Be Like Water (2008) is a play written by Dan Kwong, originally produced at East West Players, in association with Cedar Grove OnStage.  The play received its world premiere in Los Angeles on September 17, 2008, directed by Chris Tashima, at East West Players' David Henry Hwang Theater at the Union Center for the Arts in Los Angeles.  The story follows a young Asian American girl in 1970s Chicago, who is visited by the Ghost of Bruce Lee.

Play summary 
Tracy Fong is a 13-year-old ass-kicking, gung-fu fanatic tomboy, challenged by school bullies, airhead rivals, and a mother who just wants her to be a "normal girl." When bad goes to worse, the Ghost of Bruce Lee appears to teach her the true meaning of strength and the true power of water.

Characters 
 Tracy Fong 13, Chinese Japanese American. Tomboy-ish, tough, quick-tempered, defiant.
 Ghost of Bruce Lee 32, Tracy's mentor, Chinese American. The greatest martial artist in the world. Cocky, intense, philosophical yet funny.
 Kimiko Fong 38, Tracy's mother, Japanese American. Elegant, tightly-wound, upper-class roots, can go from cheery to icy in a flash.
 Frank Fong 35, Tracy's father, Chinese American. Easy going working-class guy, droll sense of humor, not easily angered.
 Bruce Lee 13, Tracy's best friend, Chinese American.  Scrawny, nerdy, acerbic wit, great disco-dancer. An unapologetic oddball.
 Jeremy Morton 14, School bully, Caucasian. Working-class, tough, angry.
 Tina Kawai MacDonald 13, Tracy's classmate, Hapa (Japanese Caucasian). Pretty, fashionable dresser, highly groomed, rather superficial.
 Two Hooded-Ninjas Companions of the Ghost in his Nether-world domain.

World Premiere company 
East West Players, Los Angeles, California; Opened September 17, 2009; Closed October 12, 2009

Original Los Angeles cast 
(in order of appearance)

* [Recorded information]
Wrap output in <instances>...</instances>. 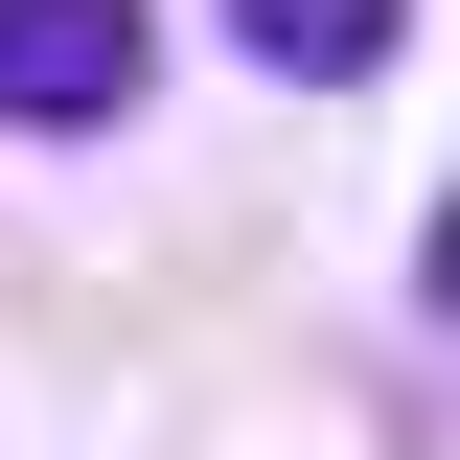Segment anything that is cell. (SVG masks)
<instances>
[{"label": "cell", "instance_id": "cell-1", "mask_svg": "<svg viewBox=\"0 0 460 460\" xmlns=\"http://www.w3.org/2000/svg\"><path fill=\"white\" fill-rule=\"evenodd\" d=\"M162 93V0H0V138H115Z\"/></svg>", "mask_w": 460, "mask_h": 460}, {"label": "cell", "instance_id": "cell-2", "mask_svg": "<svg viewBox=\"0 0 460 460\" xmlns=\"http://www.w3.org/2000/svg\"><path fill=\"white\" fill-rule=\"evenodd\" d=\"M208 23L277 69V93H368V69L414 47V0H208Z\"/></svg>", "mask_w": 460, "mask_h": 460}]
</instances>
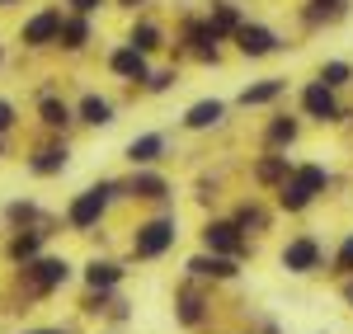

* [Exercise prompt] Please copy the text on Be Like Water word for word, from "Ghost of Bruce Lee 32, Tracy's" to "An unapologetic oddball.". The lines have no connection to the text on Be Like Water.

* [Response for this exercise]
Ghost of Bruce Lee 32, Tracy's mentor, Chinese American. The greatest martial artist in the world. Cocky, intense, philosophical yet funny.
 Kimiko Fong 38, Tracy's mother, Japanese American. Elegant, tightly-wound, upper-class roots, can go from cheery to icy in a flash.
 Frank Fong 35, Tracy's father, Chinese American. Easy going working-class guy, droll sense of humor, not easily angered.
 Bruce Lee 13, Tracy's best friend, Chinese American.  Scrawny, nerdy, acerbic wit, great disco-dancer. An unapologetic oddball.